Une douzaine d’entreprises seraient sur la ligne de départ pour une cotation. En deux ans, des levées de capitaux de plus de 10 milliards de francs pourraient intervenir
Sur le front des entrées en bourse, l’humeur était plutôt peccante cette année en Suisse. Seules quatre sociétés ont fait leur apparition au SIX Swiss Exchange, soit Peach Property Group, Orior, Weatherford International et la controversée Transocean. Pas de quoi pavoiser étant donné que les deux dernières n’ont même pas induit d’augmentation de capital. En 2009, cinq sociétés avaient franchi le pas, sept l’année précédente et dix en 2007.
Toujours est-il que la véritable reprise pourrait se concrétiser en 2011. Car, malgré l’insécurité qui règne encore sur les marchés, la crise de l’endettement en Europe et un fléchissement annoncé de la conjoncture, une douzaine de candidats seraient intéressés à faire leur entrée à la bourse suisse (ou Initial Public Offering – IPO – en anglais).

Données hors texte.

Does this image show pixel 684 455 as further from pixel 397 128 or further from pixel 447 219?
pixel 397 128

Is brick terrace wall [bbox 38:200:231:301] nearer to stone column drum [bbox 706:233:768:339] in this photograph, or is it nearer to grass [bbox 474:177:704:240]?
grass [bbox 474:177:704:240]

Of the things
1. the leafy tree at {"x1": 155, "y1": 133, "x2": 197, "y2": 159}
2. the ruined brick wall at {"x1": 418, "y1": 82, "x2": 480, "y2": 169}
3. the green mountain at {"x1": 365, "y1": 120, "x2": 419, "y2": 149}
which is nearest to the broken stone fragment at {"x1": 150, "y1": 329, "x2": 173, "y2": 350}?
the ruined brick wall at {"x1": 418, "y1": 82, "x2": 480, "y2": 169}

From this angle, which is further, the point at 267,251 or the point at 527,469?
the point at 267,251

«Plusieurs entreprises sont dans le pipeline. Elles attendent néanmoins que toutes les conditions soient réunies et que les investisseurs répondent présent», explique Philipp Hofstetter, associé chez PricewaterhouseCoopers Suisse (PwC). La situation ne ressemble toutefois de loin pas au jardin d’Eden, relativise-t-il. Et de rappeler qu’un des principaux objectifs d’une cotation est de lever des fonds afin de financer le développement d’une entreprise. «Or, l’accès au crédit ne pose pas de problème particulier, avec des taux d’intérêt très favorables. Pour se financer, les entreprises n’ont donc pas forcément besoin de passer par la bourse», complète ce spécialiste.
Technologie et industrie dans la ligne de mire
Pour Roland Duss, économiste à la banque Gonet & Cie à Genève, les fondamentaux n’en demeurent pas moins favorables, «car les marchés boursiers se sont normalisés et les valorisations qu’il est possible d’obtenir sont décentes». Le spécialiste voit principalement des IPO dans les secteurs à forte demande, telles la technologie, l’industrie et les matières premières. «Les investisseurs sont avides de nouveautés, et la bourse suisse a besoin de diversification», selon lui.
D’après Marco Illy, responsable pour la Suisse de la banque d’investissement de Credit Suisse, «l’appétit au risque des investisseurs et l’injection de capitaux sur le marché des actions constituent un terreau fertile aux entrées en bourse». En ce qui concerne un éventuel calendrier, l’expert prévient qu’il faudra attendre les résultats annuels des éventuels candidats avant qu’ils ne se déclarent.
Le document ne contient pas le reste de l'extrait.